Prompt: Every entry must be echoed exactly.
===
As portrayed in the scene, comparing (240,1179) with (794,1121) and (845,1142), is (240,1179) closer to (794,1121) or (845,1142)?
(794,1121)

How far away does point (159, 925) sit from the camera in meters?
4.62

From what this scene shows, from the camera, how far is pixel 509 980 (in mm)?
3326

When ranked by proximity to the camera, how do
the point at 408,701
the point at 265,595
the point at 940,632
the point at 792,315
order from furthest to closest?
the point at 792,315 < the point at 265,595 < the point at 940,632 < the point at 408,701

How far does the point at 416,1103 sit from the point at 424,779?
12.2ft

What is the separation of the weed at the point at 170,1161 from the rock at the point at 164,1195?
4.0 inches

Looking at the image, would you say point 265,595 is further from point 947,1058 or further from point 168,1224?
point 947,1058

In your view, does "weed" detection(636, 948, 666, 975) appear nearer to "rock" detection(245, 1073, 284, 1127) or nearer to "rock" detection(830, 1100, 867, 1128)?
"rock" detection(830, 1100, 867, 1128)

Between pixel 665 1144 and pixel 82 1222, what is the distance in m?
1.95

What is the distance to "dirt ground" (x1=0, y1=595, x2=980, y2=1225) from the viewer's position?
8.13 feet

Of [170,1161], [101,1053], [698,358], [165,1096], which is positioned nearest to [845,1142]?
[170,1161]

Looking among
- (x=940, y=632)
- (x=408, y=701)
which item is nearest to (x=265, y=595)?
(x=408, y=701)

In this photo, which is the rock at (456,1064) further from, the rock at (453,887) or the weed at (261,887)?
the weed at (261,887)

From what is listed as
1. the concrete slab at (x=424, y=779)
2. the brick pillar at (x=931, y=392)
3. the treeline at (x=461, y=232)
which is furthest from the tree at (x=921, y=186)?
===
Worked answer:
As portrayed in the scene, comparing (240,1179) with (794,1121) and (845,1142), is (240,1179) closer to (794,1121) or (845,1142)?
(794,1121)

How far away does point (159, 925) sit from the camera in meters?
4.62

From what this scene shows, from the camera, how far is pixel 509 980 (in mm)?
3326

When ranked by proximity to the camera, how do
the point at 408,701
the point at 265,595
the point at 940,632
the point at 792,315
order from furthest to closest?
the point at 792,315 < the point at 265,595 < the point at 940,632 < the point at 408,701

How far does the point at 416,1103 sit from the point at 424,779?
12.2ft

What is the separation of the weed at the point at 170,1161 from the rock at the point at 164,1195?
4.0 inches

Looking at the image, would you say point 265,595 is further from point 947,1058 or further from point 168,1224?
point 947,1058

In your view, does "weed" detection(636, 948, 666, 975) appear nearer to "rock" detection(245, 1073, 284, 1127) or nearer to "rock" detection(830, 1100, 867, 1128)?
"rock" detection(830, 1100, 867, 1128)

Between pixel 665 1144 and pixel 82 1222, what is the distance in m?
1.95

What is the distance to "dirt ground" (x1=0, y1=595, x2=980, y2=1225) from the viewer's position?
8.13 feet

Of [170,1161], [101,1053], [698,358], [165,1096], which is positioned nearest to [845,1142]?
[170,1161]

Looking among
- (x=940, y=632)
- (x=408, y=701)
which item is nearest to (x=265, y=595)?
(x=408, y=701)

In this photo, which is the rock at (456,1064) further from, the rock at (453,887) or the weed at (261,887)?
the weed at (261,887)

From what is listed as
1. the concrete slab at (x=424, y=779)
2. the brick pillar at (x=931, y=392)
3. the treeline at (x=461, y=232)
which is furthest from the tree at (x=921, y=186)?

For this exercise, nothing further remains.